ZFS Automatic Snapshots - now with send/receive!
I've finished writing the next round of features for my ZFS Automatic Snapshots SMF Service prototype. You can download this as zfs-auto-snapshot-0.6.tar.gz
The main new features in this release are:
- ZFS Send/Receive support
- Multiple schedules per filesystem
The send/receive support means that if you want it to, the service can send backups of each snapshot, either full streams or incremental streams, depending on how the service is configured. The service will also send snapshots of all child filesystems, if required, though without the send -r support in ZFS, this is a little unweildy a at the moment.
There's a SMF property which the user can set to the command which should recover the backup stream. Typically, this would be a "zfs receive", but there's no reason why you couldn't simply cat the output to a unique file on an NFS server. I've altered the bundled GUI to also ask for these new options when it's constructing a new manifest:
The multiple schedules per filesystem feature allows the user to assign an optional label to each snapshot schedule, allowing multiple schedules for the same dataset. For example, for a given filesystem you might choose to take monthly full backups, sent to a remote server (and backed up to tape as a flat file), but also daily incremental backups, perhaps via zfs send/receive to a different server.
The label is also useful to quickly tell which services are running for which filesystems. For example, here's the configuration on my desktop at the moment:
root@haiiro[236] svcs | grep zfs online Aug_31 svc:/system/filesystem/zfs/auto-snapshot:space-archive online Aug_31 svc:/system/filesystem/zfs/auto-snapshot:tank-root_filesystem online 13:28:27 svc:/system/filesystem/zfs/auto-snapshot:space-timf online 17:47:37 svc:/system/filesystem/zfs/auto-snapshot:default online 18:00:02 svc:/system/filesystem/zfs/auto-snapshot:tank-new,backup online 18:01:02 svc:/system/filesystem/zfs/auto-snapshot:tank-new,moreoften
I've updated the documentation and README for these new features, but let me know if anything's unclear.
Finally, I'm trying hard to do the right thing in the face of failure. The service will move to maintenance should a backup fail for any reason, and the cron job should be removed in that case. Also, I'm doing some basic locking, to see if zfs send commands are still running before attempting to send another backup stream from the same instance. Unfortunately, there doesn't seem to be an atomic way to set/get properties from SMF from what I can see, but feedback is welcome.

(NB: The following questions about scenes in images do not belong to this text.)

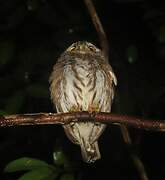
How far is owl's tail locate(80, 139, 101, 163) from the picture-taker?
4.35m

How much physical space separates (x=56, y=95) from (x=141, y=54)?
1.95 metres

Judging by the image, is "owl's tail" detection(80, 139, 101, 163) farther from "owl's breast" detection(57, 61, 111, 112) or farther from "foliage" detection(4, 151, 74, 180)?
"foliage" detection(4, 151, 74, 180)

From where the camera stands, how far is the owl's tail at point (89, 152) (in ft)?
14.3

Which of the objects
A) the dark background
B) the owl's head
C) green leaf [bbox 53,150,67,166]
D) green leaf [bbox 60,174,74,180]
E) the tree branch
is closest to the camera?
the tree branch

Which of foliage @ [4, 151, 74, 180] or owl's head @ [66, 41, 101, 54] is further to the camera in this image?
owl's head @ [66, 41, 101, 54]

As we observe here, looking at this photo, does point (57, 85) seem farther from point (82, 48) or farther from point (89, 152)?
point (89, 152)

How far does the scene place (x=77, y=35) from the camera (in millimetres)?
5855

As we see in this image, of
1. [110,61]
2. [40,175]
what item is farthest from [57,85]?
[110,61]

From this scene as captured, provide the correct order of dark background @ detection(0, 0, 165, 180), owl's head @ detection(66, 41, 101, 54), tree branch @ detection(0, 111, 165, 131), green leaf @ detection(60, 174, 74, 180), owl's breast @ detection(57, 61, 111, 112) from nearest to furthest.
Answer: tree branch @ detection(0, 111, 165, 131), green leaf @ detection(60, 174, 74, 180), owl's breast @ detection(57, 61, 111, 112), owl's head @ detection(66, 41, 101, 54), dark background @ detection(0, 0, 165, 180)

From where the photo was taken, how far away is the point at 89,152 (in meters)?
4.39

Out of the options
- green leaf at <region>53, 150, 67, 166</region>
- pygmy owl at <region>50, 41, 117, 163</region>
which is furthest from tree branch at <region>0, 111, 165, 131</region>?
pygmy owl at <region>50, 41, 117, 163</region>

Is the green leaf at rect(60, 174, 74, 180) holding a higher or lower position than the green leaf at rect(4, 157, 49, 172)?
lower

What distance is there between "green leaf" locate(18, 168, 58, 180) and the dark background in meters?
1.29

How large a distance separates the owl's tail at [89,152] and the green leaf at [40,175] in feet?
2.29
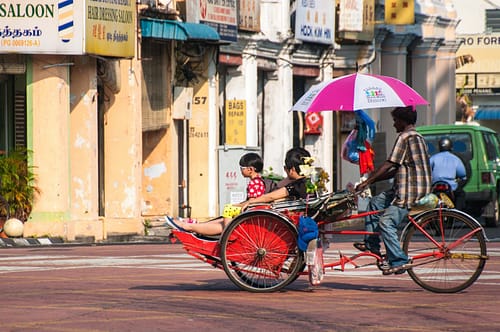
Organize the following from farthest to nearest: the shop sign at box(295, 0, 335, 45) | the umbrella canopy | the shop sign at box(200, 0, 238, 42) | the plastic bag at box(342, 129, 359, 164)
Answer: the shop sign at box(295, 0, 335, 45), the shop sign at box(200, 0, 238, 42), the plastic bag at box(342, 129, 359, 164), the umbrella canopy

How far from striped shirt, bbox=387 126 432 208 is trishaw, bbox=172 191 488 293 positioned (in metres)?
0.19

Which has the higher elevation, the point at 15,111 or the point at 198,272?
the point at 15,111

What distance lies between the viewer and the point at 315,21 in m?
42.6

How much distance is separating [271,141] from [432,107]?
1772 cm

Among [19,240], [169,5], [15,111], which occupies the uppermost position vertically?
[169,5]

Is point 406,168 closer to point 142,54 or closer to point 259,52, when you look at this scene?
point 142,54

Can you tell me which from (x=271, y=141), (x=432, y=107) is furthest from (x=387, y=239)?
(x=432, y=107)

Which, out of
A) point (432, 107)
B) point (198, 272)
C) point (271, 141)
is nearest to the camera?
point (198, 272)

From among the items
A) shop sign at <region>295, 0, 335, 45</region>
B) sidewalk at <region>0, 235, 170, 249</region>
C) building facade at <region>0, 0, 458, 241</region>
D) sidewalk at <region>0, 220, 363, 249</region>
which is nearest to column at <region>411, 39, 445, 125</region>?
building facade at <region>0, 0, 458, 241</region>

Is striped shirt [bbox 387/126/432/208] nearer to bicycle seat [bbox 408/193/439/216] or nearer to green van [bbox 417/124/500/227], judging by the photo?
bicycle seat [bbox 408/193/439/216]

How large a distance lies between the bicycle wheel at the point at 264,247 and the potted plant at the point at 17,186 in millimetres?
14435

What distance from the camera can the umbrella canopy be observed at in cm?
1449

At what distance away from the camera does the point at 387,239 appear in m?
13.8

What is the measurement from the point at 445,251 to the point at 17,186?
1525 centimetres
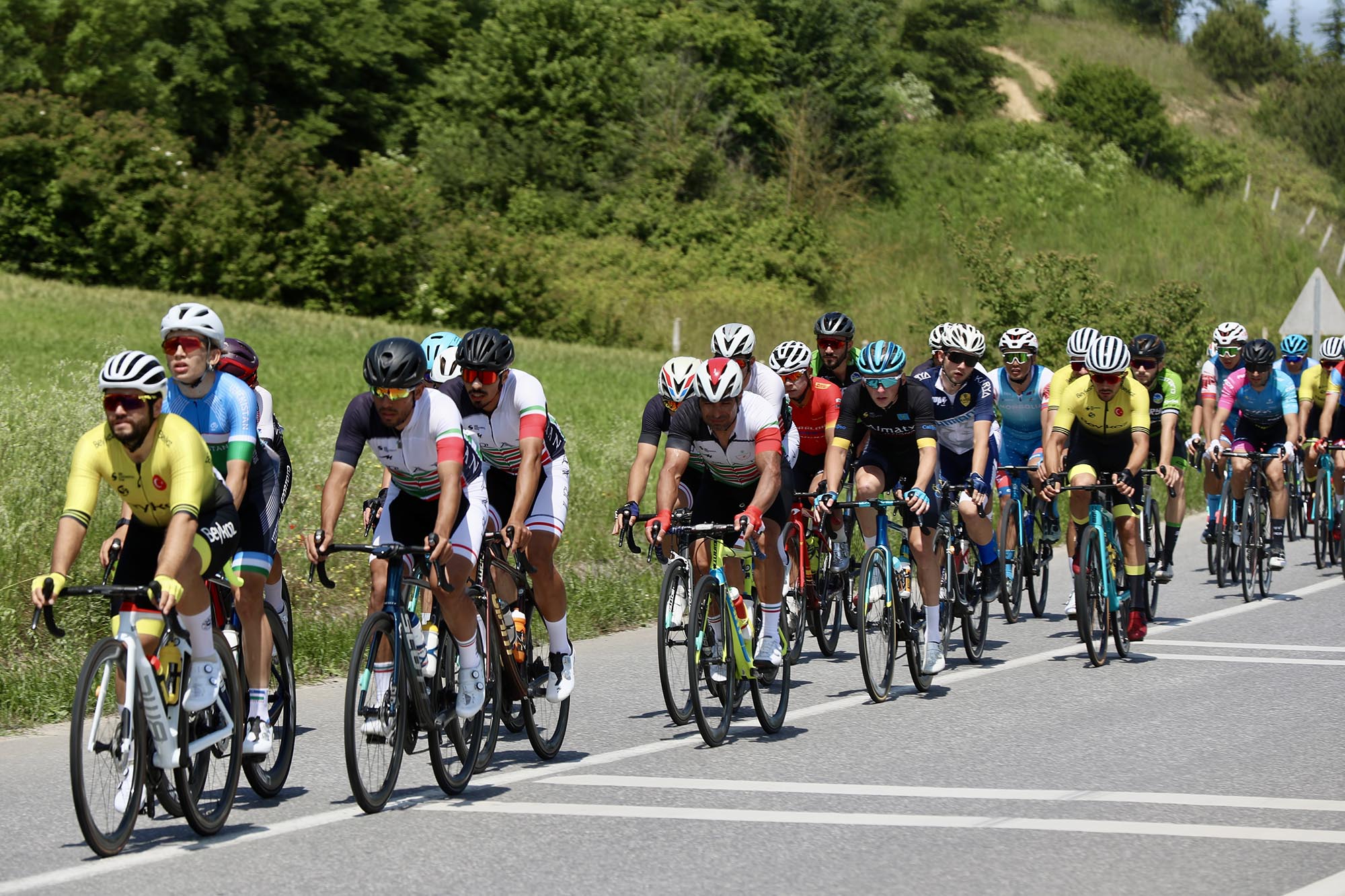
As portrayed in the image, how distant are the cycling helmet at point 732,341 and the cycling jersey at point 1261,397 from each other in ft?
23.6

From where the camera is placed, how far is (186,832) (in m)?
7.05

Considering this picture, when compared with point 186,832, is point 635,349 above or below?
above

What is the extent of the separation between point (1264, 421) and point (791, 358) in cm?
622

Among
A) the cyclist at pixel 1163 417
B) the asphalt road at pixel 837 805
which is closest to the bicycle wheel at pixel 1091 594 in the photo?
the asphalt road at pixel 837 805

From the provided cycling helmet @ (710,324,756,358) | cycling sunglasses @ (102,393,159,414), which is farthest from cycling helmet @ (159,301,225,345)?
cycling helmet @ (710,324,756,358)

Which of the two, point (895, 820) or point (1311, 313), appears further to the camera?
point (1311, 313)

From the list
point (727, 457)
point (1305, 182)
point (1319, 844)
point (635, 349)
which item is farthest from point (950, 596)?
point (1305, 182)

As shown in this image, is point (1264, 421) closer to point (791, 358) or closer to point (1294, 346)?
point (1294, 346)

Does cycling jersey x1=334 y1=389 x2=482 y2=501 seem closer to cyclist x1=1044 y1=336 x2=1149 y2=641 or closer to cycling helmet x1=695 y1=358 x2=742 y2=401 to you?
cycling helmet x1=695 y1=358 x2=742 y2=401

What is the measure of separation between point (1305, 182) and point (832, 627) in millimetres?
70473

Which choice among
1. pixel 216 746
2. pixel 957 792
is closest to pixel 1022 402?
pixel 957 792

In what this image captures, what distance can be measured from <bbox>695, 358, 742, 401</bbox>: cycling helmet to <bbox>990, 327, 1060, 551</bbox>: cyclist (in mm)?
5250

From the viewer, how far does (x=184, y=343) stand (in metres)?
7.70

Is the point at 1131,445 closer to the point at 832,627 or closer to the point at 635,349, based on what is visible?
the point at 832,627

I hope you find this stuff useful, and if you run into problems, bug reports would be great!
ps. Chris is also doing some pretty snazzy stuff with ZFS snapshots - over on his blog : well worth checking out!
[ update here ]
Posted by sickness on September 07, 2006 at 01:50 AM IST #
Posted by Tim Foster on September 07, 2006 at 11:39 AM IST #
Posted by Amit Kulkarni on November 20, 2006 at 06:07 PM GMT #
Posted by grif on July 06, 2007 at 11:43 PM IST #
Posted by Tim Foster on July 06, 2007 at 11:52 PM IST #
Posted by grif on July 13, 2007 at 10:54 AM IST #
Posted by Tim Foster on July 17, 2007 at 07:47 PM IST #
This is great! I have a basic question and then wondering why I have an error in the log.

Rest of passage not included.